The Dangerous Type

Home > Other > The Dangerous Type > Page 10
The Dangerous Type Page 10

by Loren Rhoads


  Something cold struck his chest. Wetness soaked his pajamas until they clung clammily against his skin. The liquid lashed out again, drenching him.

  Fear threaded through him. “Eilif?” The tone of his voice embarrassed him.

  “She’s dead,” an all-too-familiar voice replied. Raena Zacari struck a match. Twin flames sparkled in her black eyes. She hadn’t changed, hadn’t aged a day: still twenty years old and too thin for her tiny frame, with black hair hanging straight down her back.

  A smile slipped across her face like a knife being eased from its sheath. Thallian felt his body respond to that smile. He shifted his hips to draw her attention.

  She flicked the burning match at him. It tumbled through the air, arcing slowly above his sodden clothing. The fumes ignited with a whump that crushed him down against the bed. A rush of intense heat stole the air from his lungs. As his flesh began to burn, Thallian jerked awake.

  Moon-colored light filled the sleeping room the way water would fill an aquarium. Eilif sighed gently at his side.

  His reaction to the bondage hadn’t been a dream. Uncomfortable, he looked down at his wife. She slept like a child on her stomach, one knee drawn up, her fist curled softly beside her cheek. In the fifteen years she had been his, Thallian watched the lines etch around her eyes, watched her body grow lean as it outlasted its youth. She was no longer the beautiful girl he’d taken for his own. Still, she was his. She was here.

  His mind whispered, if only Raena had touched him before the flames woke him . . .

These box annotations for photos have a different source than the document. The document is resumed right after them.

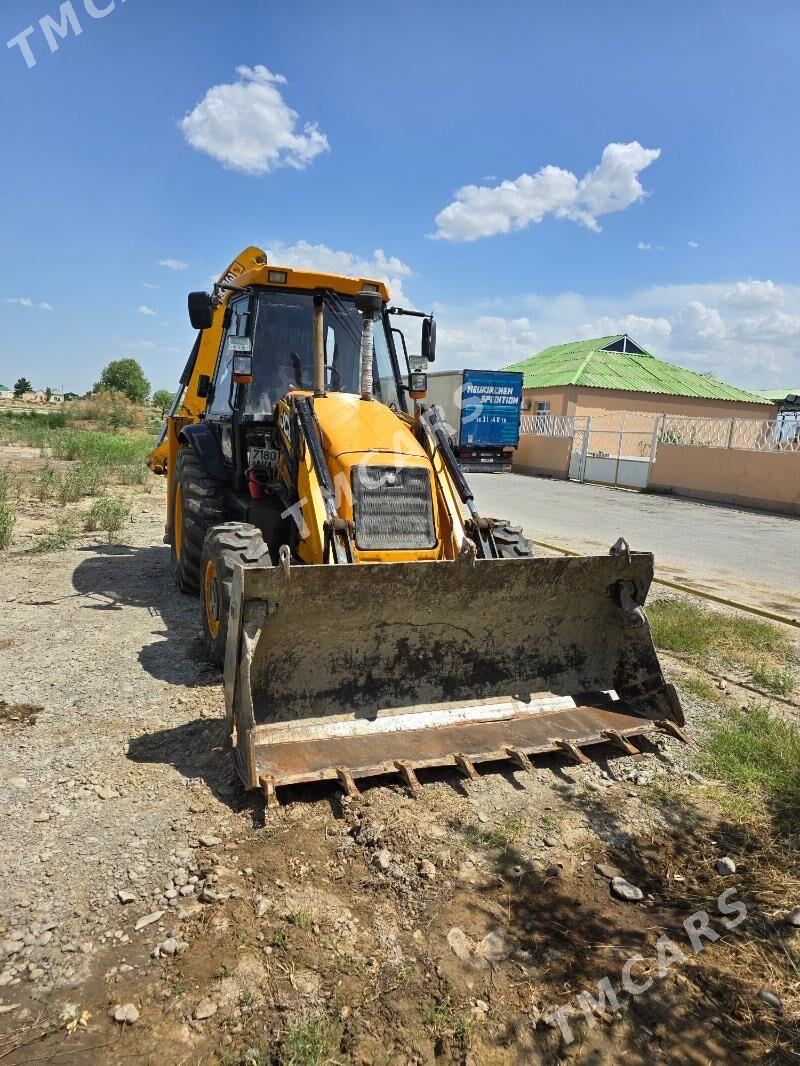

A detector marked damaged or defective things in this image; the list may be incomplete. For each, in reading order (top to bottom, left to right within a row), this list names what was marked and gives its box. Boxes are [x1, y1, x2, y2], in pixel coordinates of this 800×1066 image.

rusty steel bucket [224, 545, 682, 801]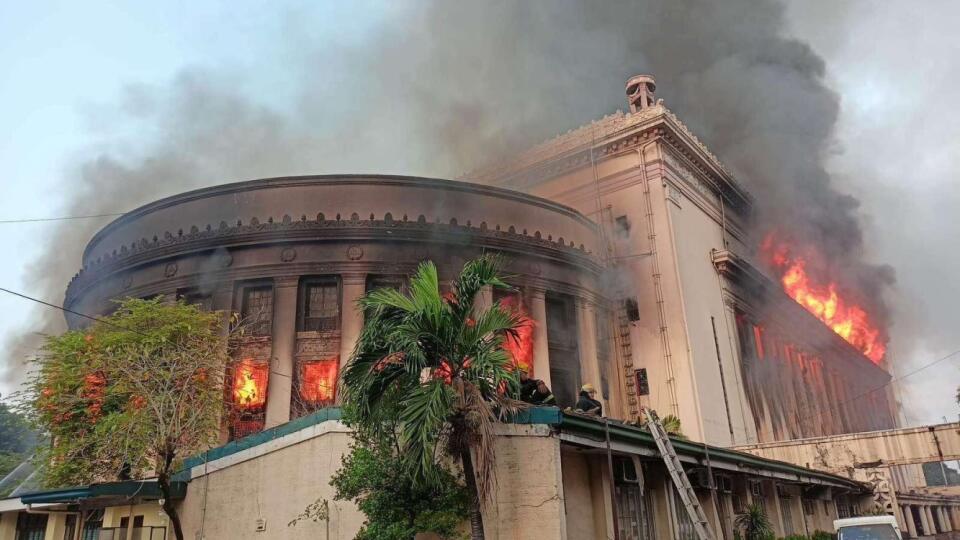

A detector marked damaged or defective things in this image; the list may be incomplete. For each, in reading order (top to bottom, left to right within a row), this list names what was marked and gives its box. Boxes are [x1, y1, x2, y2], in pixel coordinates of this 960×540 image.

burnt window opening [616, 215, 632, 238]
burnt window opening [177, 288, 215, 310]
burnt window opening [240, 284, 274, 336]
burnt window opening [304, 280, 344, 332]
burnt window opening [548, 294, 576, 408]
burnt window opening [632, 368, 648, 396]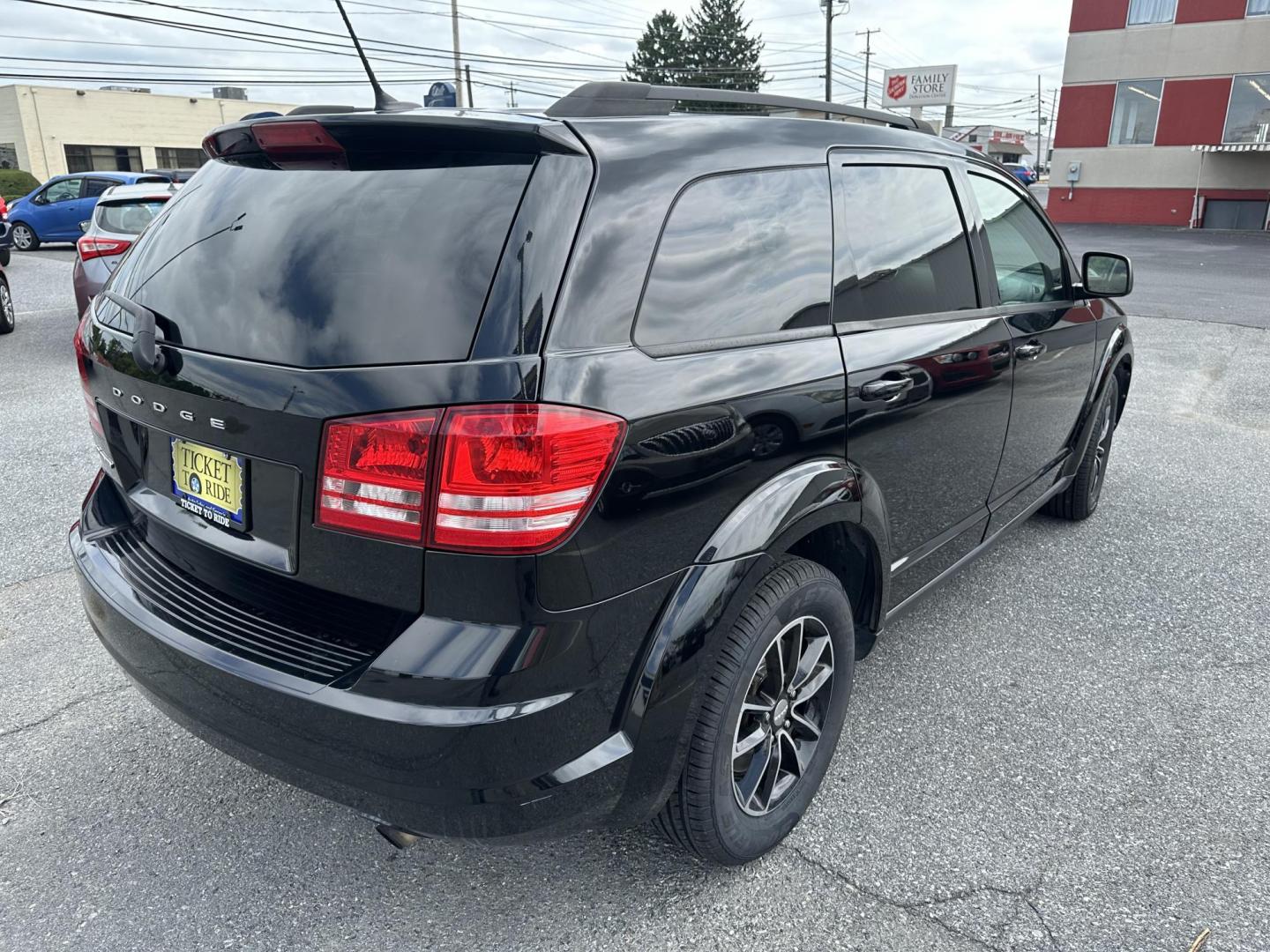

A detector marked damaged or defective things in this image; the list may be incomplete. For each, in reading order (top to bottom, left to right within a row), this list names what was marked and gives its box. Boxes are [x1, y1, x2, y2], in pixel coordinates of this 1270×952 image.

cracked asphalt [2, 233, 1270, 952]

  He shook the thought away. He crawled between Eilif’s open knees, grasped her hands in his, and worked his way into her body.

  Eilif woke, every fiber aquiver. Thallian rode her, using her counterthrusts to his advantage.

  She managed to gasp, “My lord . . .” before he released her hand to cover her mouth. He pinched her nose as well, allowing her to understand the consequences of breaking her silence.

  Raena never spoke to him during sex. She merely gritted her teeth and set herself against him, taking pleasure unapologetically no matter how he used her.

  Eilif began to panic as her brain starved for oxygen. Thallian released her at the last moment of consciousness, savoring the flavor of her terror. She was, in so many ways, Raena’s inferior.

  * * *

  Raena woke Sloane by nipping his ear. He opened one eye enough to squint at her. She grinned wickedly. Sloane’s heart jumped.

  “It’s nearly dawn,” she said throatily. “Ariel and I are going out to run. Wanna come?”

  He groaned and turned his face into the pillow. Raena rubbed her cheek against his neck. He felt her crawl off the mattress. When he turned to look, Ariel braided her hair in front of the mirror. Both women wore leggings and hand’s-breadth bands to bind their breasts. They’d tied windscreen jackets around their hips.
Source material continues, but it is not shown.